The second group of people: dumb, unclear mouth, etc. (or people who like typing). The user inputs text by a keyboard of a text input device 11, the text information is displayed on an LCD display 12 through a singlechip 2 on one hand, and is translated into another language text of Chinese and English after being connected with a wireless network through a wireless transceiver and also displayed on the LCD display 12, the text of the language to be synthesized is selected and controlled through keys on the text input device 11 or a switch 7, the text signal of the language to be synthesized is input into an FPGA6 through the singlechip, the emotion voice parameter signal of the language to be synthesized is synthesized through a Chinese-English bilingual cross-language emotion voice synthesis system based on the FPGA (which is composed of a voice synthesis system loaded in the FPGA, an SD card 5 and a voice parameter generator 9), and the synthesized emotion voice parameter signal of the target language is transmitted to a loudspeaker 10 to play the synthesized emotion voice of the target language.

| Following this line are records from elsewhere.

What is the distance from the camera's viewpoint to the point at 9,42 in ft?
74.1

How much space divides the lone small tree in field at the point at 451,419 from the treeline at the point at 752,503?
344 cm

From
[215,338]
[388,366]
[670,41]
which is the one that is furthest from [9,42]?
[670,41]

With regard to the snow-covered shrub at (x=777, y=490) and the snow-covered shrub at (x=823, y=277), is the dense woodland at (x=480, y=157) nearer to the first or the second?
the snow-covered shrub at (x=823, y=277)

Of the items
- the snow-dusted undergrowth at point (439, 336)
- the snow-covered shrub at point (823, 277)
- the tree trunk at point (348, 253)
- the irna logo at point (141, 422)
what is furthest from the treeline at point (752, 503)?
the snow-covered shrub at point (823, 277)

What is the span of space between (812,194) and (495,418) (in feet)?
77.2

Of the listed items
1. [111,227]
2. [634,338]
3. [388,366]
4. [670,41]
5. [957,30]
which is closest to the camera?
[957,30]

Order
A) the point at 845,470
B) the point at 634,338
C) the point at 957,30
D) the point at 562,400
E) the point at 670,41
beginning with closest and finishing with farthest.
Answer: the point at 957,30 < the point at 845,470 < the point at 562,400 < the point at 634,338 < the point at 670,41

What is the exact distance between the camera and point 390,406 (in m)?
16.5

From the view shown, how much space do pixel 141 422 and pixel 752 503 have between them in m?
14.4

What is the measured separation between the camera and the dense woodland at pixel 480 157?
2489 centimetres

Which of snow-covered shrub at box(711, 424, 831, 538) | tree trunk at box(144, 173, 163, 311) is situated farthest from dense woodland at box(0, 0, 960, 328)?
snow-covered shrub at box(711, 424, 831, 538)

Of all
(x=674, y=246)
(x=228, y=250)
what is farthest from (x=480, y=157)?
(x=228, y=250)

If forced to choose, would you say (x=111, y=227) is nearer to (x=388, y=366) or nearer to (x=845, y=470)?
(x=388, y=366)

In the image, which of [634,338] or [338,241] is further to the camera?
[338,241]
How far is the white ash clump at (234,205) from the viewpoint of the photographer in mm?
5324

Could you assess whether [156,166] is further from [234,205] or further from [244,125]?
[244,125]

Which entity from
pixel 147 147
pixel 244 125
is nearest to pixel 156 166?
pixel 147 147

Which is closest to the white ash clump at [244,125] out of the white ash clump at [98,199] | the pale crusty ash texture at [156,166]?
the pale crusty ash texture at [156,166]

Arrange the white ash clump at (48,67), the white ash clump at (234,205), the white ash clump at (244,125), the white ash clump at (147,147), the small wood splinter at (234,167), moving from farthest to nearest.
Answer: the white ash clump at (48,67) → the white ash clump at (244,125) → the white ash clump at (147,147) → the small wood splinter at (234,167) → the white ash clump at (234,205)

The schematic flow chart of the FPGA realization of the Chinese-English bilingual cross-language emotion voice synthesis in the Chinese-English bilingual cross-language emotion voice synthesis device of the invention is shown in FIG. 3. Firstly, the FPGA emotion voice synthesis system selects Chinese emotion voice material similar to speaker style from 11 emotion Chinese emotion corpus in SD card 5 according to speaker voice signal input by microphone 4, trains Chinese speaker related target emotion average acoustic model, then selects neutral target language (Chinese or English) voice material from SD card according to-be-synthesized language text input by single chip microcomputer 2, trains target language speaker related neutral average acoustic model of to-be-synthesized text, and transplants target emotion of Chinese speaker related target emotion average acoustic model similar to speaker style to target language speaker related to-be-synthesized language text In the neutral average acoustic model, a target emotion average acoustic model related to a target language speaker of a language text to be synthesized is obtained, a voice parameter signal is generated through a voice parameter generator 9, and then the voice parameter signal is transmitted to a loudspeaker 9 to generate target emotion voice of the language to be synthesized.

The invention relates to a Chinese-English bilingual cross-language emotion voice synthesis device, which comprises the following steps:

1. the inside of the device is provided with a 3.3V/5V direct current battery for supplying power to the device.

2. The armband 13 is arranged above and below the Chinese-English bilingual cross-language emotion voice synthesis device body, can be fixed on the arm, and is light in weight and convenient to carry.

3. The wireless transceiver 1 on the Chinese-English bilingual cross-language emotion voice synthesis device can be connected with wireless internet such as mobile phones, vehicle-mounted computers and WiFi to complete translation of Chinese-English texts, and can listen to music, broadcast and the like through the Chinese-English bilingual cross-language emotion voice synthesis device after being connected with the internet.

4. The Chinese-English bilingual cross-language emotion voice synthesis device can play a role in translating Chinese-English voices in real time, and the translated and synthesized voices have the style and emotion of a speaker, so that the device has high practical value and can promote the communication between Chinese and English people to a great extent.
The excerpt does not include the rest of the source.